Records from a data collection:
----

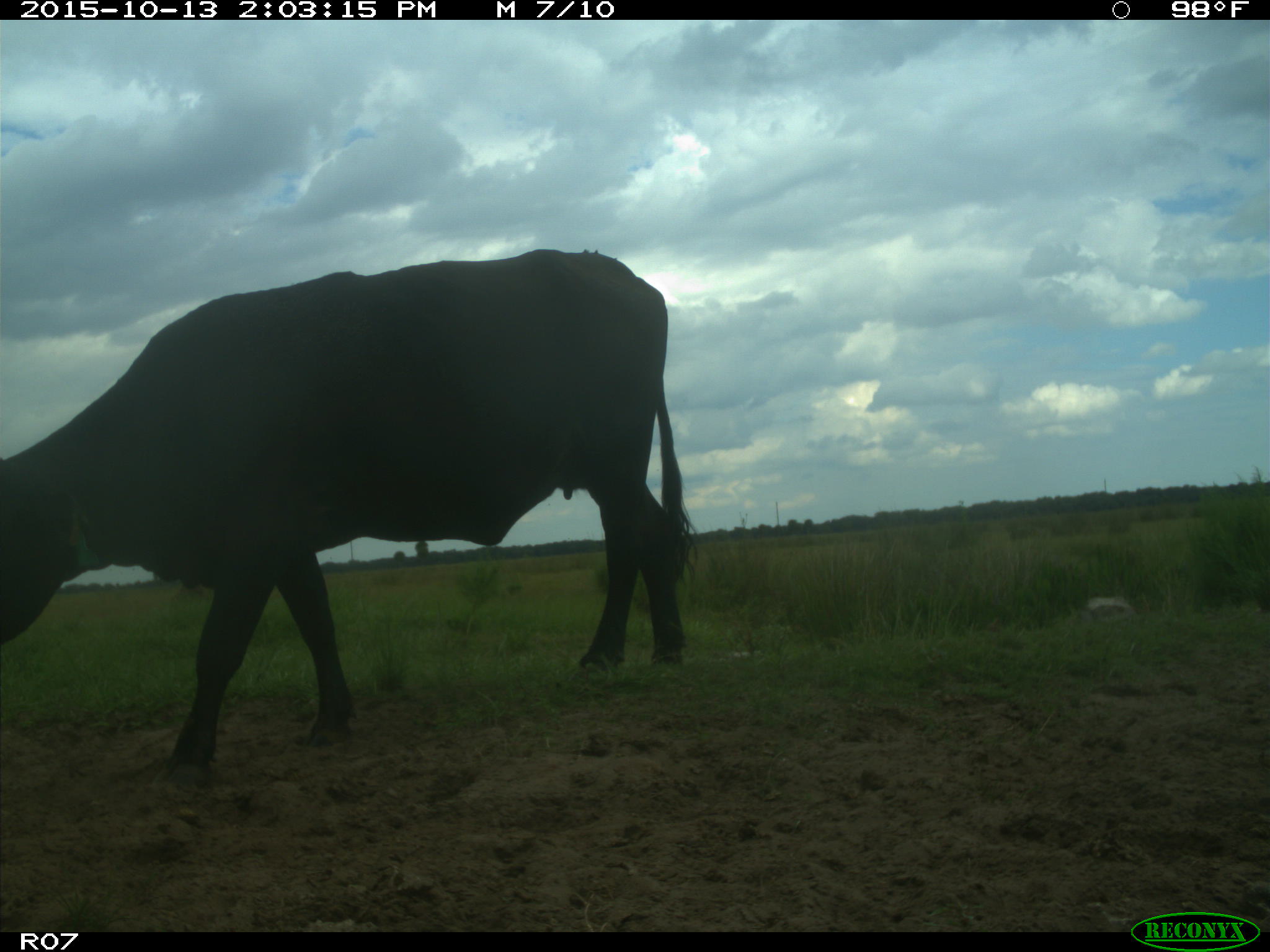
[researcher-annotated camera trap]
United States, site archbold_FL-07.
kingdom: Animalia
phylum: Chordata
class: Mammalia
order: Artiodactyla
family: Bovidae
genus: Bos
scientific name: Bos taurus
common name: domestic cow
Bos taurus (domestic cow).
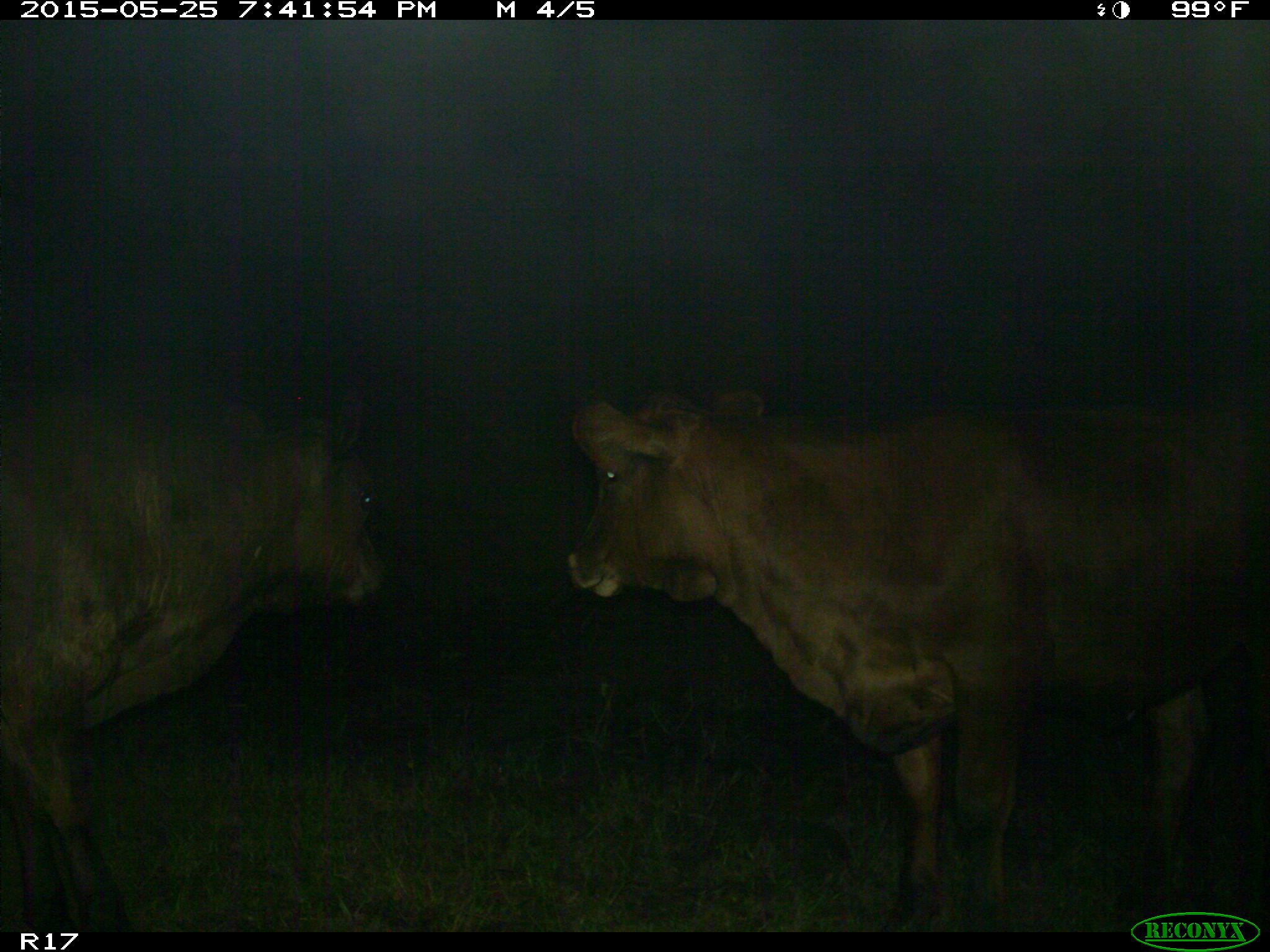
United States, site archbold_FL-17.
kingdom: Animalia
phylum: Chordata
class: Mammalia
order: Artiodactyla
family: Bovidae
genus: Bos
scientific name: Bos taurus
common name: domestic cow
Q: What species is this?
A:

----

## WORK INSTRUCTIONS
Every line from the one with "United States, site archbold_FL-07." through the end of the records above belongs in the answer, copied exactly; no picture does.

## SOLVED EXERCISE
United States, site archbold_FL-07.
kingdom: Animalia
phylum: Chordata
class: Mammalia
order: Artiodactyla
family: Bovidae
genus: Bos
scientific name: Bos taurus
common name: domestic cow
Bos taurus (domestic cow).
United States, site archbold_FL-17.
kingdom: Animalia
phylum: Chordata
class: Mammalia
order: Artiodactyla
family: Bovidae
genus: Bos
scientific name: Bos taurus
common name: domestic cow
Q: What species is this?
A:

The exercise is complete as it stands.